There are multiple different mutations, there are many different families
that are out there in the world.
Interestingly, one in 500 of us walking around are heterozygotes for this.
We have one mutant form of the LDL receptor that came from either mom or dad.
Being a heterozygote, we have two to three-fold elevated cholesterol.
Wow. I mean, higher than normal, and it's not because we're eating eggs and fatty foods.
It's because we don't have the signaling pathway
that turn off cholesterol synthesis or clear LDL.
And if you're a homozygote, you get a mutant form from both mom and dad.
You have five to six-fold elevated cholesterols.

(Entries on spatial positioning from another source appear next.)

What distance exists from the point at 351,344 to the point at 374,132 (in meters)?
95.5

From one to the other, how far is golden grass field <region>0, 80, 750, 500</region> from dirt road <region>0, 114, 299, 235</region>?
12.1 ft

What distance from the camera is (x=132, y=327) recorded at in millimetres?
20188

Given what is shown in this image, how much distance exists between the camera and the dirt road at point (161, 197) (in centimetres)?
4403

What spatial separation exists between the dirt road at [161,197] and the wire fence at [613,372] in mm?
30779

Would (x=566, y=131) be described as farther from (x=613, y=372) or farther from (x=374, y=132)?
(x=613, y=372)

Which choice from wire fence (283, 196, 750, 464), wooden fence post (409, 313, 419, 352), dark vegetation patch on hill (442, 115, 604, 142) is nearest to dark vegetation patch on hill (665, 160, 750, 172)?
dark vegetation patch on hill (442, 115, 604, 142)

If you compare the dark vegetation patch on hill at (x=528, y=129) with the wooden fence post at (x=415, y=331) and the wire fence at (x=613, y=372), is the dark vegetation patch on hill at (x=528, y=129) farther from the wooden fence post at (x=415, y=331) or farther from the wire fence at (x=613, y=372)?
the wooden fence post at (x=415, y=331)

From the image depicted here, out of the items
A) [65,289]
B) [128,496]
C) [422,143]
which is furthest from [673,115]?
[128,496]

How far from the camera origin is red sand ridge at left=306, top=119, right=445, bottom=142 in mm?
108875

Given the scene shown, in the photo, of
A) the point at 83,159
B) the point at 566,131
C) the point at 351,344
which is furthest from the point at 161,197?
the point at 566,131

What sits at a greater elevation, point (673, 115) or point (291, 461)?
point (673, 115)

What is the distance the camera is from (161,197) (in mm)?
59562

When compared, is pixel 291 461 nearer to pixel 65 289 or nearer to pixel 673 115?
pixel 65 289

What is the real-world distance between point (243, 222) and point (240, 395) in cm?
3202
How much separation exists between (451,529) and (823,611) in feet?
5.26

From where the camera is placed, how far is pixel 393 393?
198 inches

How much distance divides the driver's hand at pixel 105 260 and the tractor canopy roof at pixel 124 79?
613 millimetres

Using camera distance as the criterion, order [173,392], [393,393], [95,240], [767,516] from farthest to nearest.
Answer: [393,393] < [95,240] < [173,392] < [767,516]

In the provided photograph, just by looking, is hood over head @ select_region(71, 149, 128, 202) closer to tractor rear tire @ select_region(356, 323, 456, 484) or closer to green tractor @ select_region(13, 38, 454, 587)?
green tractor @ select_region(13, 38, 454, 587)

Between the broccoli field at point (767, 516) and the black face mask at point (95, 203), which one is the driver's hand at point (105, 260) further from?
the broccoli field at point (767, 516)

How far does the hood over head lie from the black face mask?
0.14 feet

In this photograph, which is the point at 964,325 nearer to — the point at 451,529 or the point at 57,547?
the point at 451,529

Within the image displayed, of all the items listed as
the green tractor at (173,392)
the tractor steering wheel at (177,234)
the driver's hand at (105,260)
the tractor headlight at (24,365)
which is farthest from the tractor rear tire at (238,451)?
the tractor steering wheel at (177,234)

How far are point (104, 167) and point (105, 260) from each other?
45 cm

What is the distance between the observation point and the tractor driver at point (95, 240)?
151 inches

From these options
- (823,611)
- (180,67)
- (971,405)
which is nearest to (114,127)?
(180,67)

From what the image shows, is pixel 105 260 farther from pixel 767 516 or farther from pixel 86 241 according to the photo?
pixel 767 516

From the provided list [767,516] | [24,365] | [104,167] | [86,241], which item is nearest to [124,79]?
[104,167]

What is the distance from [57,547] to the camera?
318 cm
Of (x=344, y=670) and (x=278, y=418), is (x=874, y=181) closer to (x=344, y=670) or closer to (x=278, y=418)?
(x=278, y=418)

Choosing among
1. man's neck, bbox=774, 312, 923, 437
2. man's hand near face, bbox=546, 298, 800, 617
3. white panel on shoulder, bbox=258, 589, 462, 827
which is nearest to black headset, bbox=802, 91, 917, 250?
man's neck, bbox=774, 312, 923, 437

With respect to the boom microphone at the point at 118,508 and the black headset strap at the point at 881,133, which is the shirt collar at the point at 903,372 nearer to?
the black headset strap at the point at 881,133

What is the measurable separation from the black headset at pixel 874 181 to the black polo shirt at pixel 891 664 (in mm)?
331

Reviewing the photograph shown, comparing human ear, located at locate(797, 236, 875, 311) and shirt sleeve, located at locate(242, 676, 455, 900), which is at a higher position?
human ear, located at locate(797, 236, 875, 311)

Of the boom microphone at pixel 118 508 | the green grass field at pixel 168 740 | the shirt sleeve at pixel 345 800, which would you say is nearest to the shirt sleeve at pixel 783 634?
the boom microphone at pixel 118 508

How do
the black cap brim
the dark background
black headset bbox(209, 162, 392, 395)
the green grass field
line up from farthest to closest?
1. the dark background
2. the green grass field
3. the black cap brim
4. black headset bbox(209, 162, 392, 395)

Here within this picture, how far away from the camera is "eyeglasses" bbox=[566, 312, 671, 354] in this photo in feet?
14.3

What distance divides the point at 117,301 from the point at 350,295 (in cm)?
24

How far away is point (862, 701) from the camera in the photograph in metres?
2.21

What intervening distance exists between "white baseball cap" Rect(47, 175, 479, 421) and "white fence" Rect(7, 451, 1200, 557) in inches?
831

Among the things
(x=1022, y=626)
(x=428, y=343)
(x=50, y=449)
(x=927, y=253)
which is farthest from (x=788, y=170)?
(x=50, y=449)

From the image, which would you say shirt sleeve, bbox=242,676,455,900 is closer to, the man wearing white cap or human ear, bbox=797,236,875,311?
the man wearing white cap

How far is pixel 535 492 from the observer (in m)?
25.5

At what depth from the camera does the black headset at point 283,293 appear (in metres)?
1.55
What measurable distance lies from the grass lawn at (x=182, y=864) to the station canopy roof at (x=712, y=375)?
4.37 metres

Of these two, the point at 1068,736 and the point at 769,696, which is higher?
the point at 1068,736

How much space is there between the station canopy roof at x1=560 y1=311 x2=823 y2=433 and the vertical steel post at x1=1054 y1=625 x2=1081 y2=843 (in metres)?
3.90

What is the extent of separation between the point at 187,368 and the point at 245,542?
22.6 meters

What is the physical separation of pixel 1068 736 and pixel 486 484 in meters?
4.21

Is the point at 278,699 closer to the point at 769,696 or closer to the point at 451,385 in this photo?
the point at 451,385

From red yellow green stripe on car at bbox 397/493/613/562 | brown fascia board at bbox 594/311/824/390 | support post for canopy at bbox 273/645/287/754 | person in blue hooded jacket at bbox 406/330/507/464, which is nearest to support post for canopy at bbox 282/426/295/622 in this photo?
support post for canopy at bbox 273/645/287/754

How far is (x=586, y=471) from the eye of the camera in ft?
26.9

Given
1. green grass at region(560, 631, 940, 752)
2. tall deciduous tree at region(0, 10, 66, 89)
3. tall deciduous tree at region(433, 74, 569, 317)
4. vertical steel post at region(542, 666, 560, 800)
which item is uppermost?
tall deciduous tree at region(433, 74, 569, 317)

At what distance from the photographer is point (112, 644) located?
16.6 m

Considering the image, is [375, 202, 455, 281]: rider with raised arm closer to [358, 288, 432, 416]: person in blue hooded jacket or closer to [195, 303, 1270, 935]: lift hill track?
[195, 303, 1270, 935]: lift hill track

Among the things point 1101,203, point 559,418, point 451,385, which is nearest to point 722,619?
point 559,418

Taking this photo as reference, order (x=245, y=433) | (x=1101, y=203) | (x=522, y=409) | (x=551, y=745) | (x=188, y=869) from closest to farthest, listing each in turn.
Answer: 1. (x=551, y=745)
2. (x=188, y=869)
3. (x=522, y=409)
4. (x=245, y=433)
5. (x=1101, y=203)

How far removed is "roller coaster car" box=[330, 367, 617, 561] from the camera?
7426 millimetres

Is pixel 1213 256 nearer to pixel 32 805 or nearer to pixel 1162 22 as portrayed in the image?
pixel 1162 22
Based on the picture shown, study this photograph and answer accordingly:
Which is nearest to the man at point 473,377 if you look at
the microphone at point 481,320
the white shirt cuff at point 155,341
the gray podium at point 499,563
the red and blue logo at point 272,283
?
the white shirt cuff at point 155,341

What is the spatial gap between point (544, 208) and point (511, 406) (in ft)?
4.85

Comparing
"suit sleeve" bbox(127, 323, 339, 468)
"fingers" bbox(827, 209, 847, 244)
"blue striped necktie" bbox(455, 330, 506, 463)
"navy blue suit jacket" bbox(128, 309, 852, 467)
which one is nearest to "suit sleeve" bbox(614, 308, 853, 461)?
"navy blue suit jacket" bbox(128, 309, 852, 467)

That's not good.
In fact, the consequences are is that with that elevated circulating cholesterol,
you will have accelerated atherosclerosis.
In a typical homozygote, we'll have a myocardial infarct,
that's MI, a heart attack in their 20s
due to such aggressive rapid production of atherosclerotic plaque.
So, that's one consequence.
Another one is that you will get accumulation of pure cholesterol.
These nodules on the hands and in other joints within the body are called xanthomas.
They are not particularly pathologic.
They don't necessarily cause pain, but they're not particularly attractive.
They are representation of just pure cholesterol deposition.
You can also get accumulation of cholesterol
in the lose connective tissue around the eyes called xanthelasmas.
So, these are various manifestations.
Clearly, the one that's gonna be most important
is having your first heart attack when you're in your 20s.